Debía de llegar. Debía de estar aquí. El reloj justo marcaba
el tiempo, como casi siempre, aunque ya todos saben que siempre es nunca igual.
Él se preguntaba si la reconocería. Un hijo entre pañuelos, una maleta de viaje
con una vida dentro. Sí, sabría quién era. Una mujer joven de apenas 28 años de
un lugar de Camerún con una hoja en blanco. Hoja e hijo, sin rima. Personas de
historias infinitas hacen que esto tenga algo de sentido. El tren llegó con
muchas ruedas y cabezas. Miradas cruzadas en otras historias, y yo la tuya no
la encuentro. He perdido a una mujer y a su hijo. Miguel ha perdido a una mujer
y a su hijo, o ella no llegó. Tiene un teléfono que habla otro idioma. A estas horas ella ya
estaba perdida observando la velocidad de los autobuses de línea que te llevan a sitios que no conoces.

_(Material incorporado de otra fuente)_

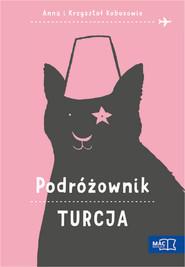 okładka Podróżownik Turcja, Książka   Anna Kobus, Krzysztof Kobus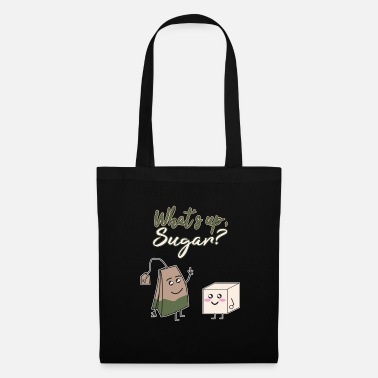 Far Hilarious & cute Tea and sugar with good graphics - Tote Bag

El c1 y otro que va al aeropuerto. No sé dónde estoy. Alguien me espera y no sé
quién es, aunque reconozco al miedo. Este aparato suena pero no lo comprendo. ¡En
la puerta de la estación!, repite una voz. Sería tan fácil encontrarla. Este es
el comienzo de una historia que no acaba. 15 llamadas perdidas, tanto como
yo. Nadir está dormido desde hace dos horas y no conoce el camino, duerme en un
manto de flores en mi espalda que suda. Al fin te encuentro, Miguel. Es hora de
ir a casa, a una nueva con sábanas usadas. Allí desharé esta maleta, y mi vida,
deshecha, tendrá que volver a empezar. Volver es un verbo que no conjugo. Es
hora entonces de morir un poco. Por lo visto, sí que llegamos a tiempo.